Film tax credit spending flows mostly out of state
Only a third goes to Mass. residents
A new state report says the Massachusetts film tax credit program generated more than $300 million in new spending in 2012, but, as in past years, most of that money flowed out of state.
The state Revenue Department said Massachusetts handed out nearly $79 million in film tax credits in 2012, generating $304 million in new spending. Of the $304 million, a third, or nearly $101 million, went to Massachusetts residents and businesses. The other two-thirds went to people or firms located outside the state, with $83 million going to nonresident actors and directors earning paychecks greater than $1 million.
Some of the films shot in Massachusetts in 2012 included The Heat, starring Sandra Bullock and Mellissa McCarthy; Grown Ups 2, and R.I.P.D.

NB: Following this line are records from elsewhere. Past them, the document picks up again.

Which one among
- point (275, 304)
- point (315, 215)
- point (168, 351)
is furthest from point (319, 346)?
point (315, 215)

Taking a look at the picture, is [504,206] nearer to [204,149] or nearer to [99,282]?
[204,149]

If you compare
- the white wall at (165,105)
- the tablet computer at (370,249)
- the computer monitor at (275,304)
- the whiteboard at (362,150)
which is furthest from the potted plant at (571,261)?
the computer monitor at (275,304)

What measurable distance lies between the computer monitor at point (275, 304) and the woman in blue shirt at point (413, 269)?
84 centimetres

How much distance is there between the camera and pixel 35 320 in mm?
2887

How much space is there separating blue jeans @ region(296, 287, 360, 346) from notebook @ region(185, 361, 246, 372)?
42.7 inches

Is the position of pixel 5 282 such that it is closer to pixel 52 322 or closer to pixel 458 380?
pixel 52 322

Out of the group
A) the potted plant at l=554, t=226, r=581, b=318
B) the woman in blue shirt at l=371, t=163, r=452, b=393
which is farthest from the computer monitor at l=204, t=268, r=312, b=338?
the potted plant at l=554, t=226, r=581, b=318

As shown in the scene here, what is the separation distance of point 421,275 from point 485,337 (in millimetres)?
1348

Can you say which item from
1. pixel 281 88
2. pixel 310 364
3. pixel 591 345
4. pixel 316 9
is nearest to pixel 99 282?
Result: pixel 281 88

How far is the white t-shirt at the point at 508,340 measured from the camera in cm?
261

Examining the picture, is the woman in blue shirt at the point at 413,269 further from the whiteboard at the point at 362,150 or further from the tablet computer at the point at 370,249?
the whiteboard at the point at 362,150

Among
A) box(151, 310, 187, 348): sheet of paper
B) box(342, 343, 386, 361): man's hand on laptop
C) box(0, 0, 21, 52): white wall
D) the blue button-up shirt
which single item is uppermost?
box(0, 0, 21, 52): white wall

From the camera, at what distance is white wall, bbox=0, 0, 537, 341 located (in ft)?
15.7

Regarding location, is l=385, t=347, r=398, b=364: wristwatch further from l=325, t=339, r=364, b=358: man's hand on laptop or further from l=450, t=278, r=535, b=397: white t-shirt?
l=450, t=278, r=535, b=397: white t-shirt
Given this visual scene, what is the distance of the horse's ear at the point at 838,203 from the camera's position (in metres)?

The report estimates the state gave up nearly $94,000 in taxes for every Massachusetts job created. The cost was $50,647 for every non-Massachusetts job created. According to the report, those costs are lower than in past years. From 2006 through 2012, the state gave up on average nearly $119,000 in tax revenue for every Massachusetts job created and $64,000 in tax revenue for every non-Massachusetts job created.

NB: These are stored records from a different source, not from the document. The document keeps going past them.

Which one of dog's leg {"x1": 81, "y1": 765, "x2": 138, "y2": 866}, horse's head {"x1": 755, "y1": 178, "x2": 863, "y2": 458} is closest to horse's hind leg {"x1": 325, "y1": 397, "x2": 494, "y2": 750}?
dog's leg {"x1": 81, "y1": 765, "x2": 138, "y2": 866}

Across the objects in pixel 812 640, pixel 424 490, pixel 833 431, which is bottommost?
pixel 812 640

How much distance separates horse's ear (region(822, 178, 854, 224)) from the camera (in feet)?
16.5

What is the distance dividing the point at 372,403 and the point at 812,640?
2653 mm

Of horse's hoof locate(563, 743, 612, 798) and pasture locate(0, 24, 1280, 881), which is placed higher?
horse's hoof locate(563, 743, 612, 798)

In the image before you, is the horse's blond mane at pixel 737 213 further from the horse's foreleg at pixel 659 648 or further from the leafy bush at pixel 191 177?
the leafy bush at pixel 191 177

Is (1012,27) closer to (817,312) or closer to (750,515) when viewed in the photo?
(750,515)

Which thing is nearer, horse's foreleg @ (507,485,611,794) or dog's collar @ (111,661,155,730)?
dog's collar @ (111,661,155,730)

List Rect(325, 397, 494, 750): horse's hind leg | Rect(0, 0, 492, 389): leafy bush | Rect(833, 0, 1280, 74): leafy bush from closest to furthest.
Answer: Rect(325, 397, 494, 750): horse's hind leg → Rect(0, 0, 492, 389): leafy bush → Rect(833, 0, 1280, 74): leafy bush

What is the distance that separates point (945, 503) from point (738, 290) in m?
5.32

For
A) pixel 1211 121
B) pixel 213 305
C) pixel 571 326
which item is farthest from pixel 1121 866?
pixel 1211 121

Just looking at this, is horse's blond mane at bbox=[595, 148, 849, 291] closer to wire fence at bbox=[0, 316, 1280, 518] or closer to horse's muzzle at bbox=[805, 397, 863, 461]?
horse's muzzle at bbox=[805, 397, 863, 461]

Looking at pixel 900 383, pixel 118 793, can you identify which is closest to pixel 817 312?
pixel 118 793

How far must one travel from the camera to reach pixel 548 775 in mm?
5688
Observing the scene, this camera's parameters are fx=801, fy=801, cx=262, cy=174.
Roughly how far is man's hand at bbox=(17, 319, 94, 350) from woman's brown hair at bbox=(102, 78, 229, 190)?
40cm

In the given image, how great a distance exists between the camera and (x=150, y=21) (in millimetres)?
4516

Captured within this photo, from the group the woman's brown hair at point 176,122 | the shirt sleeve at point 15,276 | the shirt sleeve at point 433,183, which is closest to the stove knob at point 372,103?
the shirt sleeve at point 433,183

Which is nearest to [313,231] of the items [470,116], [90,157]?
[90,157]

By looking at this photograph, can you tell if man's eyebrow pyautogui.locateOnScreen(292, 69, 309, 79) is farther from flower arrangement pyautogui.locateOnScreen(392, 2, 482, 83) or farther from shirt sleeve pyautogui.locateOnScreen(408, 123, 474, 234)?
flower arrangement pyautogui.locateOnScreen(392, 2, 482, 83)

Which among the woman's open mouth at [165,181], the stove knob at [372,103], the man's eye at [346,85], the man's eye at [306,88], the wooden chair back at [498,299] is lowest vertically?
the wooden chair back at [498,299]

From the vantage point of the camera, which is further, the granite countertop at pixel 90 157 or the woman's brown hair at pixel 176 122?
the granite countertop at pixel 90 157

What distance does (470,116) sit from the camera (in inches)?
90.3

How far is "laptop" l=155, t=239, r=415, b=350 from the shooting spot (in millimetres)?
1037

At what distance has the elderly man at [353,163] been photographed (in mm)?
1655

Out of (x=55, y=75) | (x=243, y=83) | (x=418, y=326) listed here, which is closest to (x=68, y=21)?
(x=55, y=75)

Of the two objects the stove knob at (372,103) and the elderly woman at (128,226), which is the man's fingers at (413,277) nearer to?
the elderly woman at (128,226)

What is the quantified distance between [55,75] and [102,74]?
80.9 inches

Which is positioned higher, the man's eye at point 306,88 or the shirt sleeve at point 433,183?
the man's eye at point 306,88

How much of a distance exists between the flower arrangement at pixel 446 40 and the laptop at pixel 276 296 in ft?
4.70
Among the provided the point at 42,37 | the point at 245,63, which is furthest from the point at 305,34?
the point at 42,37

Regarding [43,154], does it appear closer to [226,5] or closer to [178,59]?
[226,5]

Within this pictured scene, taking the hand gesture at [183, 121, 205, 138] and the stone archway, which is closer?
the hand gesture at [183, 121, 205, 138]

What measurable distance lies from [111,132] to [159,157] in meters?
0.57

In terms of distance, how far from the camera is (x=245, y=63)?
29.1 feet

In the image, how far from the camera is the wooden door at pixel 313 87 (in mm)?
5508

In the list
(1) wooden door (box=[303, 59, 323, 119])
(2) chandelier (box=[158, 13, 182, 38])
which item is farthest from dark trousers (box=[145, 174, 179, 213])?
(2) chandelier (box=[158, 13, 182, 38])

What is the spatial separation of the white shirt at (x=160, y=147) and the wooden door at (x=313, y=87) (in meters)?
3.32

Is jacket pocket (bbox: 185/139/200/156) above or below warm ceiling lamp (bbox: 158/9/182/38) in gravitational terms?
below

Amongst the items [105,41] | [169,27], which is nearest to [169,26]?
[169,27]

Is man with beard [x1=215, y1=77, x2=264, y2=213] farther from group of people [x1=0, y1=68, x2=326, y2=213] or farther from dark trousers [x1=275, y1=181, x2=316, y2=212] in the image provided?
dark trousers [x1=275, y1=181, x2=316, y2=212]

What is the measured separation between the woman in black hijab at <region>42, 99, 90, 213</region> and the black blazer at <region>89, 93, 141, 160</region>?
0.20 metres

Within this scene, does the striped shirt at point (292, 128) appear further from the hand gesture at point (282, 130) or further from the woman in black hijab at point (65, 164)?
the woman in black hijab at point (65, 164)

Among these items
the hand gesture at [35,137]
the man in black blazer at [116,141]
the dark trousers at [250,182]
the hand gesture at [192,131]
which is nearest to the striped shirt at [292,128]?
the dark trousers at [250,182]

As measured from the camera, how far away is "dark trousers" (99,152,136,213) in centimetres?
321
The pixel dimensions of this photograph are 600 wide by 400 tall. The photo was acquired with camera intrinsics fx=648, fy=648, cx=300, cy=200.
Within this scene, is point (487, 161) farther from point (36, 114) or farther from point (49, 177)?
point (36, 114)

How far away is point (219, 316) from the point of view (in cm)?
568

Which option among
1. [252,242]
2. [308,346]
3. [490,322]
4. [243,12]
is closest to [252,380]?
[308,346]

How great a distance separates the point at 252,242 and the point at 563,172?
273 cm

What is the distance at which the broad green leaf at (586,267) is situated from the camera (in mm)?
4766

The state’s film tax credit offers companies that shoot films or commercials in Massachusetts tax credits equal to roughly a quarter of whatever they spend with no cap. The film companies themselves typically sell the tax credits at a discount to companies or individuals who use them to reduce their tax liability. For example, the report said insurance companies between 2006 and 2012 bought $200 million worth of tax credits for nearly $188 million, saving roughly $12 million.A film studio is now up and running in Devens, which should increase production activity in the state. But the Revenue Department said the impact of the studio will not be known until its 2013 report is released. The agency gave no explanation in its report for the long lag time in reporting on the film tax credit.
The agency also said no actors or directors in 2012 paid taxes on residuals, which is income they receive after the release of a film. The Revenue Department said the lack of tax payments on residuals is the subject of ongoing analysis, but the agency says that every year.